(QUOTED PASSAGE begins)

OpenRouter response caching is a beta feature that stores the full output of identical API requests at the network edge. When a user sends a request that matches a previously cached one, the system returns the stored response immediately. This eliminates the need to contact the model provider, saving both time and money.

When caching is enabled via a header or preset, OpenRouter creates a unique hash based on the request body, model, API key, and streaming mode. If a match is found in the cache, the response is delivered in roughly 80 to 300 milliseconds. Users can control the cache duration from one second up to 24 hours.

Prompt caching reduces the cost of processing input text when multiple requests share a common prefix at the provider level. In contrast, OpenRouter response caching skips the provider entirely by returning the full generated output from an edge cache. This results in zero tokens billed for the entire request, including both the prompt and the completion.

(QUOTED PASSAGE ends)

PROBLEMS TO WORK ON
**a)** Copy the stretch of the passage on response caching from "OpenRouter response caching is" through "to 24 hours.".
**b)** Using the passage on response caching, explain why a request answered from the response cache is billed zero tokens.

(PROVIDED INFORMATION begins)

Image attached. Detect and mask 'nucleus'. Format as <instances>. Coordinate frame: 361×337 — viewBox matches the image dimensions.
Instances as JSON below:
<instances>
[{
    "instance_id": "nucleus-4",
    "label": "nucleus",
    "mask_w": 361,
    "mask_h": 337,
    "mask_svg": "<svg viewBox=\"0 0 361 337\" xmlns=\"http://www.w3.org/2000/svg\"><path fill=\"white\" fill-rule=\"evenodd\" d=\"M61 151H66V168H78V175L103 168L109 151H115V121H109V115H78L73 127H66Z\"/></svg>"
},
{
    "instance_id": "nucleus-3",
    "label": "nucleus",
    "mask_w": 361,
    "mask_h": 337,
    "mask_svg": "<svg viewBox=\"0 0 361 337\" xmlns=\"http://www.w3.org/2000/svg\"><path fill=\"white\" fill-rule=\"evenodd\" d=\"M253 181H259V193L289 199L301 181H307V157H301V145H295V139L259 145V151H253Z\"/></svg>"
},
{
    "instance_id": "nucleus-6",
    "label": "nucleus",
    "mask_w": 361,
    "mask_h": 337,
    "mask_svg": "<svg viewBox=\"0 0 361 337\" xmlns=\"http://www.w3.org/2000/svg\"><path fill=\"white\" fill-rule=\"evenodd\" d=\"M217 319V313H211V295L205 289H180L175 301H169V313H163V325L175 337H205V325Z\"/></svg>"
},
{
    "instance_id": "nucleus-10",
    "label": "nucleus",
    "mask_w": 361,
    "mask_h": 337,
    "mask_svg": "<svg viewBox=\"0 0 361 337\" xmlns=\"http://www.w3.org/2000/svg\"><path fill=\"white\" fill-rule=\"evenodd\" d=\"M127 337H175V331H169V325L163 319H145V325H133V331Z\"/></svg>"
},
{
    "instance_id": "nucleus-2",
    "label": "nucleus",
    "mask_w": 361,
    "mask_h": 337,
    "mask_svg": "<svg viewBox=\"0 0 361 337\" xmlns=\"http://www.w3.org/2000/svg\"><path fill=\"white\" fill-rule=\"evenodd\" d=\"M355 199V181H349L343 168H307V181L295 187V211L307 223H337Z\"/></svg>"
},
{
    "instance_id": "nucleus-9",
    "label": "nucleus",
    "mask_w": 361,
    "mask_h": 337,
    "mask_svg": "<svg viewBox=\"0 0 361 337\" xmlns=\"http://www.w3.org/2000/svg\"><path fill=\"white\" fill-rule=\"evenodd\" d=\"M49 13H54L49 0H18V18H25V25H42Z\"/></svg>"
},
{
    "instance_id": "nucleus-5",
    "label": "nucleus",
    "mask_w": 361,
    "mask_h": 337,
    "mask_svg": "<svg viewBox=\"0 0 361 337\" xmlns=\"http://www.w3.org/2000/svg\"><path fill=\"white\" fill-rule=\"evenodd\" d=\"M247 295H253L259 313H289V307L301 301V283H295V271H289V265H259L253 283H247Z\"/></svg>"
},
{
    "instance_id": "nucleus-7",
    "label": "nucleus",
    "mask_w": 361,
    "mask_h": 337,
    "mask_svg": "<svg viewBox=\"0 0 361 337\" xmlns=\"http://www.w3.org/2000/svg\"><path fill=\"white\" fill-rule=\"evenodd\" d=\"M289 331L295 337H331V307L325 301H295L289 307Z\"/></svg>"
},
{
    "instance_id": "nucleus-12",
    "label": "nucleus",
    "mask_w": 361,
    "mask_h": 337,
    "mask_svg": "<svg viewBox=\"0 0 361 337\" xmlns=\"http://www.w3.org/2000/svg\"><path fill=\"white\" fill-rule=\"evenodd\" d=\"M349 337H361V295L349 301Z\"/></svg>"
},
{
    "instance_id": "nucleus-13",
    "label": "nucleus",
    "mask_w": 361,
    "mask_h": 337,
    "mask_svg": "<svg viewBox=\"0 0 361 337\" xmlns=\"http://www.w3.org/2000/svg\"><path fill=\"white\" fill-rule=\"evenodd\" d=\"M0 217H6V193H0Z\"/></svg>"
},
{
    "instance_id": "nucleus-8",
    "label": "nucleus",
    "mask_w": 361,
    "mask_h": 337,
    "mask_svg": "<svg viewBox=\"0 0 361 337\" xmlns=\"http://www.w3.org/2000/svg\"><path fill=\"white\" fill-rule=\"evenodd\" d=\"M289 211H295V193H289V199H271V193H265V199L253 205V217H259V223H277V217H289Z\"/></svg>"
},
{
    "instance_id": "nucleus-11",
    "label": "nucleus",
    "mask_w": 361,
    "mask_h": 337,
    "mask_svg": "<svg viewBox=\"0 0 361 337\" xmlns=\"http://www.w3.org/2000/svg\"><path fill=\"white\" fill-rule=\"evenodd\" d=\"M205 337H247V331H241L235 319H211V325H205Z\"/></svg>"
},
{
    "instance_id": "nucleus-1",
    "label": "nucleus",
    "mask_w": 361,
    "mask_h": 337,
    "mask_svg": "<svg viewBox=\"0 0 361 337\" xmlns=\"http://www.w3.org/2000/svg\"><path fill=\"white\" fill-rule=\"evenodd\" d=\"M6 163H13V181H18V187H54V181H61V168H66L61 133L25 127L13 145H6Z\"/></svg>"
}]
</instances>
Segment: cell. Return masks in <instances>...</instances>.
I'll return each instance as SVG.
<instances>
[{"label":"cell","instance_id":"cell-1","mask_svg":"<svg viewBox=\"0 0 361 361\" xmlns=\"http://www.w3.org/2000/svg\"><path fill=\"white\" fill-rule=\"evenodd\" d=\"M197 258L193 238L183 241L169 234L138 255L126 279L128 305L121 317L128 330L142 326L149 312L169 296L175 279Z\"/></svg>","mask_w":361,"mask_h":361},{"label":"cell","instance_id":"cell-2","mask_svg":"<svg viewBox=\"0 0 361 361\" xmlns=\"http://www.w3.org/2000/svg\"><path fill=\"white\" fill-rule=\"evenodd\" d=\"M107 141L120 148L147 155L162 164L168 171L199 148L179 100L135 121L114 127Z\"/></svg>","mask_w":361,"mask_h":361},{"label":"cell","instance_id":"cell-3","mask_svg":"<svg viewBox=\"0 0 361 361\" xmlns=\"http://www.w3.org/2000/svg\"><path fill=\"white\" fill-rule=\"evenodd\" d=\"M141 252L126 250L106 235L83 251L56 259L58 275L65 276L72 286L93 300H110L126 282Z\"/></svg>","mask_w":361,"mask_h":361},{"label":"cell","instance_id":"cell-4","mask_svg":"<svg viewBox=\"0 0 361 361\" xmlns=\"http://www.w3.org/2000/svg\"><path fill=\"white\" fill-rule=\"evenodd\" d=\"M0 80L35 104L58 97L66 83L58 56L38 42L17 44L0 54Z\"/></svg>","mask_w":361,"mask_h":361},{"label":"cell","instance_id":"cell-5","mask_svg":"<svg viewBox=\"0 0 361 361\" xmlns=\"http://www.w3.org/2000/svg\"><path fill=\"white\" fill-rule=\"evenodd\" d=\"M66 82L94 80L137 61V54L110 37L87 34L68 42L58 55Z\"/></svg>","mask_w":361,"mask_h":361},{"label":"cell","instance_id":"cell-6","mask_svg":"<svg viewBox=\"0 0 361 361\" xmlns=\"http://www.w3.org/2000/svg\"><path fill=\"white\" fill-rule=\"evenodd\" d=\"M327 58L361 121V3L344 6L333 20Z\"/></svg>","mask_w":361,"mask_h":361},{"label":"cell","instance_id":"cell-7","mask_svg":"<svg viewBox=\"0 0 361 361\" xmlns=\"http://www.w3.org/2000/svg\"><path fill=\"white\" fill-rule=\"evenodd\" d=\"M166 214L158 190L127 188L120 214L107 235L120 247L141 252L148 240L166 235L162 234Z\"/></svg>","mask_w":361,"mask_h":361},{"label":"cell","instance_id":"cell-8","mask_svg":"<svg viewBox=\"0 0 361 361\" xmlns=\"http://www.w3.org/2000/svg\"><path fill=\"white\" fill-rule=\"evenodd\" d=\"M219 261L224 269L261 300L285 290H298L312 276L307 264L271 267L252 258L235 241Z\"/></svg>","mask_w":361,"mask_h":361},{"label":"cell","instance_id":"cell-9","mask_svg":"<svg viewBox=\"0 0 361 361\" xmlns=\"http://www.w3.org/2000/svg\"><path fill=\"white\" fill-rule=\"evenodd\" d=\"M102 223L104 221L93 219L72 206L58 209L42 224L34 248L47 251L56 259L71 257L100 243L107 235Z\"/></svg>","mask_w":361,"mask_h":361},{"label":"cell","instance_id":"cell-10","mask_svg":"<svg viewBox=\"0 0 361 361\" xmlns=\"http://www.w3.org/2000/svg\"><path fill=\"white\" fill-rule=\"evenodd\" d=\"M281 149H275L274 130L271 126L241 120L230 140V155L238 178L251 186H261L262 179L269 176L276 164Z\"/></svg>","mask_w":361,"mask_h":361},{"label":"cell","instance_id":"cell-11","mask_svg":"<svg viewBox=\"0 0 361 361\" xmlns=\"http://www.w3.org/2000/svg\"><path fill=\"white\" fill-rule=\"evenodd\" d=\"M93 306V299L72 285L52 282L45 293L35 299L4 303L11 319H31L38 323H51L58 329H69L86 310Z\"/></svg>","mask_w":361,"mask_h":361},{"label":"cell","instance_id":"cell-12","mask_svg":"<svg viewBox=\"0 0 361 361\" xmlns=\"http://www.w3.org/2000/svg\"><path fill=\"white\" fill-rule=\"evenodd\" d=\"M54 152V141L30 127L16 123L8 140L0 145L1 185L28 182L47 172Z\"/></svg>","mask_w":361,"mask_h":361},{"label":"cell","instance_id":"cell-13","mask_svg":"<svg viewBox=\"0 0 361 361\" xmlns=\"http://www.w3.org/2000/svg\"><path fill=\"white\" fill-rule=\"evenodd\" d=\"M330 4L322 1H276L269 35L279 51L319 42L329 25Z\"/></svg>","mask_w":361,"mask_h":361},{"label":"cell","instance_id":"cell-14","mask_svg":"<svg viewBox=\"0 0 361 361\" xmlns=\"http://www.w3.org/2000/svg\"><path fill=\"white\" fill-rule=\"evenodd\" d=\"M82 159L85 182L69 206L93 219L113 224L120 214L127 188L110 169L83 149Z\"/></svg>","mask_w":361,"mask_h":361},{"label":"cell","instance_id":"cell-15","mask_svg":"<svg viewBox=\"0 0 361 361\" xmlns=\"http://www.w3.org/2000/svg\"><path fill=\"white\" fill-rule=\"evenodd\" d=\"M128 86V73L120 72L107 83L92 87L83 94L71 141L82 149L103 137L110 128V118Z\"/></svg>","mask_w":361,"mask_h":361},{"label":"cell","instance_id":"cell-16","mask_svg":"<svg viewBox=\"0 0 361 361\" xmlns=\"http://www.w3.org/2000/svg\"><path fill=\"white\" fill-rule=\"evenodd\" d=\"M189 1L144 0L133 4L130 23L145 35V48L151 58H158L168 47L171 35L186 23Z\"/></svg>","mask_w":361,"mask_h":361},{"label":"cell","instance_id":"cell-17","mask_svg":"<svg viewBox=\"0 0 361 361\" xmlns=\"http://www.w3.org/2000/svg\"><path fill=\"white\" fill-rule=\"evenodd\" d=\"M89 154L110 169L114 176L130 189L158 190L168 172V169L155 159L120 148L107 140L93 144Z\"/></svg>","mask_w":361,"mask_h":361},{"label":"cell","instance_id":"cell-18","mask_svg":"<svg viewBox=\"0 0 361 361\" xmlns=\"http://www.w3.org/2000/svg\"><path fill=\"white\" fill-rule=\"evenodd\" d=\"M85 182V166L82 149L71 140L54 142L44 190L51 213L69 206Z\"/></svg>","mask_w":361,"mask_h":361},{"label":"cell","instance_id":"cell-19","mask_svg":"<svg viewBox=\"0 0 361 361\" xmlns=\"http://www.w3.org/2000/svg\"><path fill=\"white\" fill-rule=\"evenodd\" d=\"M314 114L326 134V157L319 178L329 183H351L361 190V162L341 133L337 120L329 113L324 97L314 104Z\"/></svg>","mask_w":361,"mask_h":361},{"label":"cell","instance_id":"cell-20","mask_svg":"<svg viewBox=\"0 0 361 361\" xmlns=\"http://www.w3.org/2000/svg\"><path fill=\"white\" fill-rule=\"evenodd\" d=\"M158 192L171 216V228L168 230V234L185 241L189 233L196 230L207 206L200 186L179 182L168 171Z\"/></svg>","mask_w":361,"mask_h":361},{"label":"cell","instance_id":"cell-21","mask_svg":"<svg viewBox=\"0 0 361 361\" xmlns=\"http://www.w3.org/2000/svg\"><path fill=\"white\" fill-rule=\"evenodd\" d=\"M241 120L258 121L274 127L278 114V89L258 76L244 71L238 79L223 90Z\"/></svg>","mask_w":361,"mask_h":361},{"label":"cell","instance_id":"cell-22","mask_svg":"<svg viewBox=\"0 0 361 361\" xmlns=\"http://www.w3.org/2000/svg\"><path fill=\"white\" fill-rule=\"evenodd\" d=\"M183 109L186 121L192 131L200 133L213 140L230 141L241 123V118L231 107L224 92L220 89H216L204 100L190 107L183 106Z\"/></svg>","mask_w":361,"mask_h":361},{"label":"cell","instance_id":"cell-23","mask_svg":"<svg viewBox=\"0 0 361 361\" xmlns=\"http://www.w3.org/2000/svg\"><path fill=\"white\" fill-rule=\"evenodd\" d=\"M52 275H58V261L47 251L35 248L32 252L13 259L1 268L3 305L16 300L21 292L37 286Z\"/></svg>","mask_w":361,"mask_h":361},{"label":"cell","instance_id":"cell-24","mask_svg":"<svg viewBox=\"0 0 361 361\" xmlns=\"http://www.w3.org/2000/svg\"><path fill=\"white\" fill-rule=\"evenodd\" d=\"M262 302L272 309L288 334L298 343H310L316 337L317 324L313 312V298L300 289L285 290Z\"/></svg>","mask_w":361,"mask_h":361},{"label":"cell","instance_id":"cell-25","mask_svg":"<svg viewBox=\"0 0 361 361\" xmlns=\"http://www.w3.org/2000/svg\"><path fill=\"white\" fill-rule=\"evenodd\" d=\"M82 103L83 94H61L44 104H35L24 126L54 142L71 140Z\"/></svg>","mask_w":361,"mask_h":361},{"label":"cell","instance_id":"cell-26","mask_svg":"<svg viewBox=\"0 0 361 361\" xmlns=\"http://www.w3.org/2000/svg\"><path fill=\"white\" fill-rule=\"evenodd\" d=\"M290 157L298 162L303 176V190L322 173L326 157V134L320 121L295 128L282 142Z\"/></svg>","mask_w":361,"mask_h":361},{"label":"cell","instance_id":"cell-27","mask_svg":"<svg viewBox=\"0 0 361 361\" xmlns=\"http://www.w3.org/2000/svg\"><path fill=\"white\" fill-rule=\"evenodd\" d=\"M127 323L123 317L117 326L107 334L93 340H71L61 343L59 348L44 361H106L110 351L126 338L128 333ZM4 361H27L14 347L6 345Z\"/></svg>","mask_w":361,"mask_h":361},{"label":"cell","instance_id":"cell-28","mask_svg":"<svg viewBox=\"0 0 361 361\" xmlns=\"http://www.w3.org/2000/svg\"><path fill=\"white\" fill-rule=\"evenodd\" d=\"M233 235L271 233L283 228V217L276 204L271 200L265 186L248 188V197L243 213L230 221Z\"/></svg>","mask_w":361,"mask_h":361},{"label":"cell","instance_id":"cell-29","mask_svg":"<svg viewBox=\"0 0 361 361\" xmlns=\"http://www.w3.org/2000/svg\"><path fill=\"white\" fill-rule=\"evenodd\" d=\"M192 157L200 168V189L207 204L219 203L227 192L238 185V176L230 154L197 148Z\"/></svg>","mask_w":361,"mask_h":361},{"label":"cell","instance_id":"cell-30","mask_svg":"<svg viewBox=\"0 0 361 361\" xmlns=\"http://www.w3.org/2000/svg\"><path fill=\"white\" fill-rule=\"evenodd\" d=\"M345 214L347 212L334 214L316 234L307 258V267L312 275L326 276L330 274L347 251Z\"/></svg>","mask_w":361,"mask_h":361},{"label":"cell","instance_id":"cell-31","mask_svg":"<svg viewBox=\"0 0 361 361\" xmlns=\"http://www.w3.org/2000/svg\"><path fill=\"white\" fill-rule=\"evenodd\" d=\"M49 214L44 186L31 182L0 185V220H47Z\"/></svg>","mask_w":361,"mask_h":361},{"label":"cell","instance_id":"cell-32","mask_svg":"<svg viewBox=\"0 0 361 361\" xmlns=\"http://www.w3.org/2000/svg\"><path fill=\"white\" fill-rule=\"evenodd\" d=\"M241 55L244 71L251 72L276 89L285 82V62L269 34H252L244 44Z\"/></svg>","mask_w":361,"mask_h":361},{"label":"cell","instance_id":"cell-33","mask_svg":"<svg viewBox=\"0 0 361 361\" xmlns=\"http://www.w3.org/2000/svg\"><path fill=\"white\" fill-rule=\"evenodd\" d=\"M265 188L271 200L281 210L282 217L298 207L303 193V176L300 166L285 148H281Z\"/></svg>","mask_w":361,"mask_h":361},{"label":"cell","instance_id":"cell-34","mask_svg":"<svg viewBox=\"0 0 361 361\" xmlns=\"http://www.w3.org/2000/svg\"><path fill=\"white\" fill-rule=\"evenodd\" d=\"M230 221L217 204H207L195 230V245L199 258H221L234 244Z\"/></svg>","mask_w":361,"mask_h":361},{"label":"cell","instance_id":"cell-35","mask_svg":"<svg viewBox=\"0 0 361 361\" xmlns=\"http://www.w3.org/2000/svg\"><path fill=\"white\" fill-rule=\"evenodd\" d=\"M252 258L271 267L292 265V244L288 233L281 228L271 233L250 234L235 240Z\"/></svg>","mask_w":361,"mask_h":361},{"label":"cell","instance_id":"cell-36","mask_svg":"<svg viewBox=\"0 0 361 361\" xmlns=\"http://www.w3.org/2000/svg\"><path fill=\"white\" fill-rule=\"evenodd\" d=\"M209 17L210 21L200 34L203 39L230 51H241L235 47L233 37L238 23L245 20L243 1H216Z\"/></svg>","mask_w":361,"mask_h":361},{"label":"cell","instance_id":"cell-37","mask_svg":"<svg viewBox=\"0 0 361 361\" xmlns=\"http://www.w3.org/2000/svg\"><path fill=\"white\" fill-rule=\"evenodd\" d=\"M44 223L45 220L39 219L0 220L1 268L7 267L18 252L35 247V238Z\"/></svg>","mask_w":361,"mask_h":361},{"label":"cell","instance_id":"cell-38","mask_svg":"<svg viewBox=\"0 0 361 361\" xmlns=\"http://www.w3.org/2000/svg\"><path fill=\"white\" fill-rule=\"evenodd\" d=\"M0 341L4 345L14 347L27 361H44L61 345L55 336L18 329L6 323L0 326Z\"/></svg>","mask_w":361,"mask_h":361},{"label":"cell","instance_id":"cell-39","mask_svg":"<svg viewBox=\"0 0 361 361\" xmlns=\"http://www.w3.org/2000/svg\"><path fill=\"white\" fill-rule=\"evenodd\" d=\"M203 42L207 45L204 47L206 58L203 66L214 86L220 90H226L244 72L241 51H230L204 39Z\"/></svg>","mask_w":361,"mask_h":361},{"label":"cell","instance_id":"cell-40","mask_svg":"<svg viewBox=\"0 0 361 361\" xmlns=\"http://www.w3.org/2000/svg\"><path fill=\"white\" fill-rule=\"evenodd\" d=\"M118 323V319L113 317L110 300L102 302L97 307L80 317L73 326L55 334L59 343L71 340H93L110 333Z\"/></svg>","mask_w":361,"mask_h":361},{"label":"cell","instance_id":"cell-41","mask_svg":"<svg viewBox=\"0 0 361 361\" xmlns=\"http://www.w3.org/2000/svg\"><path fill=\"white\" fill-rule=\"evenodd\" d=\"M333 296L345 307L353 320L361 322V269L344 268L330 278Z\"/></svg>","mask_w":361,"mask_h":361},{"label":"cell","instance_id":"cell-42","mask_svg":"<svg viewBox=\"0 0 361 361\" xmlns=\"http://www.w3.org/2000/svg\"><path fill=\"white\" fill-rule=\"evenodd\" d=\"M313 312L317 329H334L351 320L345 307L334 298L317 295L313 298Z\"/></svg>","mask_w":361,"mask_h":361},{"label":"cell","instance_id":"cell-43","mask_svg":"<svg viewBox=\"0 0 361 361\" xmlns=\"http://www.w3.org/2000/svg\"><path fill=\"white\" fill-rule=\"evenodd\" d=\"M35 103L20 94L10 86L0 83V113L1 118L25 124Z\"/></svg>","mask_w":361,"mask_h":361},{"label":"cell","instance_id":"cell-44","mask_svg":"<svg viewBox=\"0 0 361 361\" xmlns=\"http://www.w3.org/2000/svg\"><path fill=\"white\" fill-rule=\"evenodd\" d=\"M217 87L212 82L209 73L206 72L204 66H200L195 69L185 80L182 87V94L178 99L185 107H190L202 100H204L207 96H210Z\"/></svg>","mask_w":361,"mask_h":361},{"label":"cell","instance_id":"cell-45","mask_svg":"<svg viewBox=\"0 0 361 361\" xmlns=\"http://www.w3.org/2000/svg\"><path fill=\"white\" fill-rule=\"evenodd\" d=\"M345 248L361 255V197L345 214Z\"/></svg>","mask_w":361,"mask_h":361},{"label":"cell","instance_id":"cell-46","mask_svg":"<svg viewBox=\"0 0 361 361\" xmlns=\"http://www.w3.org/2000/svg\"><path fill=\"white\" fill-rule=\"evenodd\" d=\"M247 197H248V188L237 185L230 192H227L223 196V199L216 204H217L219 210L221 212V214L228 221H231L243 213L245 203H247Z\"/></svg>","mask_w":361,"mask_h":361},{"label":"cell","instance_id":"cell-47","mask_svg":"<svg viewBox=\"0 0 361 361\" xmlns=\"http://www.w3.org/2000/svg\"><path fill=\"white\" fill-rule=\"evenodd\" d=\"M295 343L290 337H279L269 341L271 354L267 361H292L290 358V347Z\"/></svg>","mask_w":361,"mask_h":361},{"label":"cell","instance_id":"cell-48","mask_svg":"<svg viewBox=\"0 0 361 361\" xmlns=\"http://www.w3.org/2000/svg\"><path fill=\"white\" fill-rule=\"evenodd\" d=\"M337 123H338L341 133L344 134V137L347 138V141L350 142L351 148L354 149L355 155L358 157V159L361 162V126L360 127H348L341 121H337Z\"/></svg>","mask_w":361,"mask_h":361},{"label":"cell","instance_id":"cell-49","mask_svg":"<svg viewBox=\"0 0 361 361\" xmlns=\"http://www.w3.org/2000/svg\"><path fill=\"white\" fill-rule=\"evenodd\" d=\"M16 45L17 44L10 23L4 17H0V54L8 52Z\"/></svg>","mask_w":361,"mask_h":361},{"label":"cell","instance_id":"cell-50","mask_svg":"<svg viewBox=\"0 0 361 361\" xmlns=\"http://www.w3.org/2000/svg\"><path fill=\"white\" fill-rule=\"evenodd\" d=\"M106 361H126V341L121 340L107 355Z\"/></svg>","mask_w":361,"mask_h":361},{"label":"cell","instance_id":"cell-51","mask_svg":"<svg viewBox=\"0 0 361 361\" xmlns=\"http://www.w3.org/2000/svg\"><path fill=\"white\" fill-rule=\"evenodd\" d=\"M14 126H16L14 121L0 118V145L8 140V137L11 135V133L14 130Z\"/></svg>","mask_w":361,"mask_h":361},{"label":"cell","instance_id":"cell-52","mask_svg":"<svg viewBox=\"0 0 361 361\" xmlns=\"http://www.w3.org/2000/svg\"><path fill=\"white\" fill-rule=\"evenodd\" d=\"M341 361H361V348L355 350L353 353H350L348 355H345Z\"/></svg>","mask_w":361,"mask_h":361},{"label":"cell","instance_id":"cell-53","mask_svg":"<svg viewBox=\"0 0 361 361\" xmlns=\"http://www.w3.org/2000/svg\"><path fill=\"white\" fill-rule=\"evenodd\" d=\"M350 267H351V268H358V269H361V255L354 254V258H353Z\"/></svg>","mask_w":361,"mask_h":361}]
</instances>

(PROVIDED INFORMATION ends)

ANSWERS BY ITEM
**a)**
OpenRouter response caching is a beta feature that stores the full output of identical API requests at the network edge. When a user sends a request that matches a previously cached one, the system returns the stored response immediately. This eliminates the need to contact the model provider, saving both time and money.

When caching is enabled via a header or preset, OpenRouter creates a unique hash based on the request body, model, API key, and streaming mode. If a match is found in the cache, the response is delivered in roughly 80 to 300 milliseconds. Users can control the cache duration from one second up to 24 hours.

**b)** Response caching returns the full generated output from an edge cache and skips the model provider entirely. As a result, no tokens are billed for any part of the request, neither the prompt nor the completion.